- [VORLIEGENDER TEXT]:

#####

Nur Angela Merkel sagte ab
Alexander schildert, dass alle Spitzenpolitiker mit ihm gesprochen hätten – bis auf eine Ausnahme. Auf seine schriftliche Anfrage bei Bundeskanzlerin Angela Merkel habe ihm ihr Pressesprecher eine Absage geschrieben. Allerdings mit dem Hinweis, dass die Kanzlerin auch für kein anderes Buchprojekt zur Verfügung stehe. Das passt in die allgemeine Beobachtung, dass die Bundeskanzlerin in diesen Dingen sehr zurückhaltend und kontrolliert ist.

#####

- [BEREITGESTELLTES MATERIAL]:
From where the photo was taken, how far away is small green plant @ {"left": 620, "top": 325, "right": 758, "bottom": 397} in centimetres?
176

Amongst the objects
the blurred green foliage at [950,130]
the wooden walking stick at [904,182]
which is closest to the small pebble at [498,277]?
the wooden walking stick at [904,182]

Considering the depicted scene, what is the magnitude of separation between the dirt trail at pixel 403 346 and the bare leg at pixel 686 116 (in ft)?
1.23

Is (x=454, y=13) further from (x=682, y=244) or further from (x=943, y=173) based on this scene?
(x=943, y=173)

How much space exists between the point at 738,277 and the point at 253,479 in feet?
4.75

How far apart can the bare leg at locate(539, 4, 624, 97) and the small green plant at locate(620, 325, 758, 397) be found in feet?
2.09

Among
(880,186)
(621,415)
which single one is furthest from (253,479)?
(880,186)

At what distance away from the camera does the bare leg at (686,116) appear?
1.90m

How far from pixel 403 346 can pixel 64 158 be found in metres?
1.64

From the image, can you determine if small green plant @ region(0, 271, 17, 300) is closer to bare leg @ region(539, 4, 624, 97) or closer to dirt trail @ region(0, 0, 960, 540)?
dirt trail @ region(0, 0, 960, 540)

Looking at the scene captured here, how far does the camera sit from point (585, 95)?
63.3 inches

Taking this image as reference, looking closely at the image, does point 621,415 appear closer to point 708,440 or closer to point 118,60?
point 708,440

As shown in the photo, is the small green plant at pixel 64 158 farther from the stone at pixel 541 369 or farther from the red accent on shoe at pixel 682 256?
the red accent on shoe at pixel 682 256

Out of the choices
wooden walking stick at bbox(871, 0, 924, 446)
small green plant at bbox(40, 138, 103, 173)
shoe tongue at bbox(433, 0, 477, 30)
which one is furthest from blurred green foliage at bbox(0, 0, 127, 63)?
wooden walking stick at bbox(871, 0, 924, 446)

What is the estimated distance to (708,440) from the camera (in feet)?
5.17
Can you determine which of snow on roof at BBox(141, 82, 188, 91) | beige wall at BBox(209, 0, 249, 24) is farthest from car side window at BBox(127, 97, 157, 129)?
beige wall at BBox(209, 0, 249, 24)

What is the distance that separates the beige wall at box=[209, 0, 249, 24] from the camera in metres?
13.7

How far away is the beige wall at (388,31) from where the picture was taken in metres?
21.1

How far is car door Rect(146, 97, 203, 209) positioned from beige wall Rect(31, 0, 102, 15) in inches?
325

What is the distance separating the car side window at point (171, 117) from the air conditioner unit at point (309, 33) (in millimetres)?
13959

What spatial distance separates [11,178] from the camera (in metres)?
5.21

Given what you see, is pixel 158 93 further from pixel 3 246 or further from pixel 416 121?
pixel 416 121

#####

Wer hat Alexander laut dem vorliegenden Text über Angela Merkel die Absage geschrieben? Die Einträge haben mit dem vorliegenden Text nichts zu tun.

Der Pressesprecher von Bundeskanzlerin Angela Merkel.